WORK INSTRUCTIONS:
Extract every line of the data below and reproduce each one character for character, with nothing added or left out.

DATA EXTRACT:
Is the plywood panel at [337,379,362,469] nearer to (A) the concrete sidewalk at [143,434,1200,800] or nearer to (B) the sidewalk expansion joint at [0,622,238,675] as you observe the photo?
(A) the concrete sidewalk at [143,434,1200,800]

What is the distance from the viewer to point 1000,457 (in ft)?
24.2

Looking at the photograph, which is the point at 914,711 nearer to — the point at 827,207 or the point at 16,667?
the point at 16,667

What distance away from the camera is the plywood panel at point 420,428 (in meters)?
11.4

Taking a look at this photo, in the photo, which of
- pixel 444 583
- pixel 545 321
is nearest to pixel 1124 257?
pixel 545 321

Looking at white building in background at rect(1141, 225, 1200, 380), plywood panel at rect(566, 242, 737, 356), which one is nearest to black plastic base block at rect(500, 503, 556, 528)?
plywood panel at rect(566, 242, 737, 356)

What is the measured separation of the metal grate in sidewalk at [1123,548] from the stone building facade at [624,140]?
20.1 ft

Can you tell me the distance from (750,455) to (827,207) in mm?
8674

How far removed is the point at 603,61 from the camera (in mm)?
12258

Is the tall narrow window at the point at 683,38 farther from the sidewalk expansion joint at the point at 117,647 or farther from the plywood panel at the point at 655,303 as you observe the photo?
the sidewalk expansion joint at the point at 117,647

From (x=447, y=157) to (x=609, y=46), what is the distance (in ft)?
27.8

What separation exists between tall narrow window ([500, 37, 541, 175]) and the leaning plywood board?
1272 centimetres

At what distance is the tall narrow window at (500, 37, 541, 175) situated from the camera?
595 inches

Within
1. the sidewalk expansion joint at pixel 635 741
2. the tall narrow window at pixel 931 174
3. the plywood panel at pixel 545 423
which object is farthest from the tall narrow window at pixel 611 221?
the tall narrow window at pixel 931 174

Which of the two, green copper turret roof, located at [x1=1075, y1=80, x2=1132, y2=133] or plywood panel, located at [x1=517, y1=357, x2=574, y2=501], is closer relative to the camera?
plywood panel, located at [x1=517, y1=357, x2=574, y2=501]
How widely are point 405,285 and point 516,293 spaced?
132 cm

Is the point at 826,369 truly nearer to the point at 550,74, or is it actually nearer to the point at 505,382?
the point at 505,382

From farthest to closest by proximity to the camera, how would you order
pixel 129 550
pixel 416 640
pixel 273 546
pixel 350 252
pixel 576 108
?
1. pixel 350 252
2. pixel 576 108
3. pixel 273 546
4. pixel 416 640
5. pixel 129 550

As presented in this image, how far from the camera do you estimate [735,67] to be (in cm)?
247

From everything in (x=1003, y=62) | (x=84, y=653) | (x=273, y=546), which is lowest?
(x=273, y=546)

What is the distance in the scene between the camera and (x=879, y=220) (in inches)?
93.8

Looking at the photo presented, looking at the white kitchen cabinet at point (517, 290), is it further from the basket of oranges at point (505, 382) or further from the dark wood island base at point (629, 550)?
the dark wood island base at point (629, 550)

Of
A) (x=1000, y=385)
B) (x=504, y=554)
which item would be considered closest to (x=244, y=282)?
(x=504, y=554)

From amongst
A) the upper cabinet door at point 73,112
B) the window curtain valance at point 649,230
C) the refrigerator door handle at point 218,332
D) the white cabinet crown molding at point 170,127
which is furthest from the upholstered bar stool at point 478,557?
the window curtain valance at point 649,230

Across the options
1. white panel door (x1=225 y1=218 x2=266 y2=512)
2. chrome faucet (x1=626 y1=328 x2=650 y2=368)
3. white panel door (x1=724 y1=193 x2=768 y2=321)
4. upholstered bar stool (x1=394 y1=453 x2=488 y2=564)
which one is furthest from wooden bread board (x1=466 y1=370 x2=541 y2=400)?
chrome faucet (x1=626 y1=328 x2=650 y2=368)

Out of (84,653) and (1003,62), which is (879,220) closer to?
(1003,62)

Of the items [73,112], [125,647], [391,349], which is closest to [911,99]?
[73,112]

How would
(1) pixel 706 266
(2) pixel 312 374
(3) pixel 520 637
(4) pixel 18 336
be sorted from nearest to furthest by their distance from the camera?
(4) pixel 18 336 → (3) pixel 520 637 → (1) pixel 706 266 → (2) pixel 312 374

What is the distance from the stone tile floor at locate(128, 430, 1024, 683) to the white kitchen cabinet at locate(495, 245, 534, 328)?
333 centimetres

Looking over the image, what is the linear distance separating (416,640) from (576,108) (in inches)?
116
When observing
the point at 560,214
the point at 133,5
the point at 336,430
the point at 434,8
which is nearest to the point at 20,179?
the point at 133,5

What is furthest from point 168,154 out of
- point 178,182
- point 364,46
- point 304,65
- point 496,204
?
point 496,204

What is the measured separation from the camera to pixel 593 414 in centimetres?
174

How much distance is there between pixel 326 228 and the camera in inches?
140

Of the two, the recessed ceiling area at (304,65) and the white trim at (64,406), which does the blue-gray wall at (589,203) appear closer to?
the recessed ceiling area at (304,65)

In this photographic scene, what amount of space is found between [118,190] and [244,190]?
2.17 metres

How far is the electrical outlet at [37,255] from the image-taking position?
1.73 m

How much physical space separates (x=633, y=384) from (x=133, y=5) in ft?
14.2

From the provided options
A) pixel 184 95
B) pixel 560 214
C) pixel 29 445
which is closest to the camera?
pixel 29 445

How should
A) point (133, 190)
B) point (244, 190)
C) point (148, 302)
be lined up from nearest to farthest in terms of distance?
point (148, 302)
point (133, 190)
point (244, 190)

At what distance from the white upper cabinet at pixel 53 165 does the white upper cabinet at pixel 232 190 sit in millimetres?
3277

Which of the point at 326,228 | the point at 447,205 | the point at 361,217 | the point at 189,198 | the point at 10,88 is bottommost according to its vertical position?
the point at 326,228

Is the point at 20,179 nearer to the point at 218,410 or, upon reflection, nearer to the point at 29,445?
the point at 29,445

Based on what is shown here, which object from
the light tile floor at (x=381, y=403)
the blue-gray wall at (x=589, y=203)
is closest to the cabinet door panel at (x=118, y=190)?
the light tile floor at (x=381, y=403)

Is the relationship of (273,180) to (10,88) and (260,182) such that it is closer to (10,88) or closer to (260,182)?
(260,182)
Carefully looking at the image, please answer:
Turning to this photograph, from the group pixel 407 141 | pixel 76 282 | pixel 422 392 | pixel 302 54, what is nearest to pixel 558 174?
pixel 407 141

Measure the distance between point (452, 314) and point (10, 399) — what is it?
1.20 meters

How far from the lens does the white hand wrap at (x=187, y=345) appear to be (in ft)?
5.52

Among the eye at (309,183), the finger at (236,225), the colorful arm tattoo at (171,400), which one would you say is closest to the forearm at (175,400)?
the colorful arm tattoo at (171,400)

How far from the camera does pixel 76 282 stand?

ANSWER TO THE EXERCISE:
Is the plywood panel at [337,379,362,469] nearer to (A) the concrete sidewalk at [143,434,1200,800] or nearer to (B) the sidewalk expansion joint at [0,622,238,675] as you observe the photo?
(A) the concrete sidewalk at [143,434,1200,800]

What is the distance from the viewer to point 1000,457 (in ft)?
24.2

Looking at the photograph, which is the point at 914,711 nearer to — the point at 827,207 or the point at 16,667?
the point at 16,667

What distance away from the camera is the plywood panel at point 420,428 (in meters)?
11.4

Taking a look at this photo, in the photo, which of
- pixel 444 583
- pixel 545 321
is nearest to pixel 1124 257?
pixel 545 321

Looking at white building in background at rect(1141, 225, 1200, 380), plywood panel at rect(566, 242, 737, 356), which one is nearest to black plastic base block at rect(500, 503, 556, 528)?
plywood panel at rect(566, 242, 737, 356)

What is the measured separation of the metal grate in sidewalk at [1123,548] from the stone building facade at [624,140]?
20.1 ft

Can you tell me the distance from (750,455) to (827,207) in mm?
8674

How far removed is the point at 603,61 from the camera (in mm)?
12258

Is the tall narrow window at the point at 683,38 farther from the sidewalk expansion joint at the point at 117,647 or farther from the plywood panel at the point at 655,303 as you observe the photo?
the sidewalk expansion joint at the point at 117,647

From (x=447, y=157) to (x=609, y=46), what is the distance (in ft)?
27.8

What separation exists between tall narrow window ([500, 37, 541, 175]) and the leaning plywood board?
1272 centimetres

At what distance is the tall narrow window at (500, 37, 541, 175) situated from the camera?
595 inches

Within
1. the sidewalk expansion joint at pixel 635 741
2. the tall narrow window at pixel 931 174
3. the plywood panel at pixel 545 423
which object is farthest from the tall narrow window at pixel 611 221?
the tall narrow window at pixel 931 174

Which of the two, green copper turret roof, located at [x1=1075, y1=80, x2=1132, y2=133] or plywood panel, located at [x1=517, y1=357, x2=574, y2=501], is closer relative to the camera?
plywood panel, located at [x1=517, y1=357, x2=574, y2=501]
How widely are point 405,285 and point 516,293 spaced?
132 cm

Is the point at 826,369 truly nearer to the point at 550,74, or is it actually nearer to the point at 505,382?
the point at 505,382

From farthest to closest by proximity to the camera, how would you order
pixel 129 550
pixel 416 640
pixel 273 546
pixel 350 252
pixel 576 108
?
1. pixel 350 252
2. pixel 576 108
3. pixel 273 546
4. pixel 416 640
5. pixel 129 550

As presented in this image, how far from the camera do you estimate [735,67] to be (in cm)?
247

From everything in (x=1003, y=62) | (x=84, y=653) | (x=273, y=546), which is lowest?
(x=273, y=546)

What is the distance in the scene between the camera and (x=879, y=220) (in inches)?
93.8

Looking at the photo presented, looking at the white kitchen cabinet at point (517, 290), is it further from the basket of oranges at point (505, 382) or further from the dark wood island base at point (629, 550)?
the dark wood island base at point (629, 550)

Of
A) (x=1000, y=385)
B) (x=504, y=554)
which item would be considered closest to (x=244, y=282)?
(x=504, y=554)

From amongst
A) the upper cabinet door at point 73,112
B) the window curtain valance at point 649,230
C) the refrigerator door handle at point 218,332
D) the white cabinet crown molding at point 170,127
which is furthest from the upholstered bar stool at point 478,557?
the window curtain valance at point 649,230

Across the options
1. white panel door (x1=225 y1=218 x2=266 y2=512)
2. chrome faucet (x1=626 y1=328 x2=650 y2=368)
3. white panel door (x1=724 y1=193 x2=768 y2=321)
4. upholstered bar stool (x1=394 y1=453 x2=488 y2=564)
which one is furthest from wooden bread board (x1=466 y1=370 x2=541 y2=400)?
chrome faucet (x1=626 y1=328 x2=650 y2=368)

Out of (84,653) and (1003,62), which is (879,220) closer to?
(1003,62)

Of the items [73,112], [125,647], [391,349], which is closest to [911,99]?
[73,112]

How would
(1) pixel 706 266
(2) pixel 312 374
(3) pixel 520 637
(4) pixel 18 336
be sorted from nearest to furthest by their distance from the camera?
(4) pixel 18 336 → (3) pixel 520 637 → (1) pixel 706 266 → (2) pixel 312 374

What is the distance from the stone tile floor at locate(128, 430, 1024, 683) to the white kitchen cabinet at locate(495, 245, 534, 328)?
333 centimetres

Looking over the image, what is the linear distance separating (416,640) from (576,108) (in inches)?
116
When observing
the point at 560,214
the point at 133,5
the point at 336,430
the point at 434,8
which is nearest to the point at 20,179?
the point at 133,5

What is furthest from point 168,154 out of
- point 178,182
- point 364,46
- point 304,65
- point 496,204
?
point 496,204

What is the measured separation from the camera to pixel 593 414 in centimetres?
174

How much distance is there between pixel 326 228 and the camera in inches?
140

Of the two, the recessed ceiling area at (304,65) and the white trim at (64,406), which does the blue-gray wall at (589,203) appear closer to?
the recessed ceiling area at (304,65)

In this photographic scene, what amount of space is found between [118,190] and [244,190]?
2.17 metres

How far is the electrical outlet at [37,255] from the image-taking position?
1.73 m

How much physical space separates (x=633, y=384) from (x=133, y=5) in ft?
14.2

From the provided options
A) pixel 184 95
B) pixel 560 214
C) pixel 29 445
which is closest to the camera?
pixel 29 445

How should
A) point (133, 190)
B) point (244, 190)
C) point (148, 302)
be lined up from nearest to farthest in terms of distance?
point (148, 302)
point (133, 190)
point (244, 190)

At what distance from the white upper cabinet at pixel 53 165 does the white upper cabinet at pixel 232 190 sit in millimetres?
3277

Which of the point at 326,228 | the point at 447,205 | the point at 361,217 | the point at 189,198 | the point at 10,88 is bottommost according to its vertical position?
the point at 326,228

Is the point at 20,179 nearer to the point at 218,410 or, upon reflection, nearer to the point at 29,445?
the point at 29,445

Based on what is shown here, which object from
the light tile floor at (x=381, y=403)
the blue-gray wall at (x=589, y=203)
is closest to the cabinet door panel at (x=118, y=190)?
the light tile floor at (x=381, y=403)

Is the relationship of (273,180) to (10,88) and (260,182) such that it is closer to (10,88) or closer to (260,182)?
(260,182)
Carefully looking at the image, please answer:
Turning to this photograph, from the group pixel 407 141 | pixel 76 282 | pixel 422 392 | pixel 302 54, what is nearest to pixel 558 174?
pixel 407 141

Measure the distance between point (452, 314) and point (10, 399) — what is it?
1.20 meters

How far from the lens does the white hand wrap at (x=187, y=345) appear to be (in ft)?
5.52

Among the eye at (309,183), the finger at (236,225), the colorful arm tattoo at (171,400), which one would you say is closest to the forearm at (175,400)?
the colorful arm tattoo at (171,400)

How far from the camera does pixel 76 282 stand?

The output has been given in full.